Security forces killed 24 gunmen in Saqlawiya.
In Jurf al-Sakhar, 36 militants were killed during a military operation.
Clashes continued in Adhaim after security forces were pushed out of the Himreen mountain area. At least 21 militants were killed.
In Qaim today, 20 civilians were killed and 93 were wounded when Syrian jets pounded the area.
The bodies of 12 policemen were found in Rutba. Eighteen civilians were killed and 42 more were wounded in an air strike against a petrol station. The "unidentified" aircraft may have been the same Syrian jets bombing other Iraq locations.
Airstrikes in Husseiba killed seven militants and six civilians.
In Baghdad, three dumped bodies were found.
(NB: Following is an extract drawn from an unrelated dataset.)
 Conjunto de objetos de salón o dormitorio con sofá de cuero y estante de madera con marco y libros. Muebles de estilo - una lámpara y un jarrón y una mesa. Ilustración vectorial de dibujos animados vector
Militants in Kirkuk assassinated a Turkmen leader, who was the head of the city council. A second prominent Turkmen was assassinated hours later.
Security forces killed three militants including their leader, in Hashimiya.
Six security elements were wounded in a mortar attack in Habaniya.
In Jalawla, at least one officer was killed in violent clashes.
A civilian was gunned down in Muqdadiya.
A militant leader was killed, along with dozens of his followers, in Hor al-Basha.
The former Camp Anaconda near Yathrib, which is now the Bakr Air Base, sustained a mortar attack. Thirteen militants were killed, including their leader.
Several militants were killed in Tal Afar.
Government forces are still in control of the Baiji refinery and Haditha dam.
Militants kidnapped 180 civilians from the villages of Shiekhan and Kubba in Ninewa province.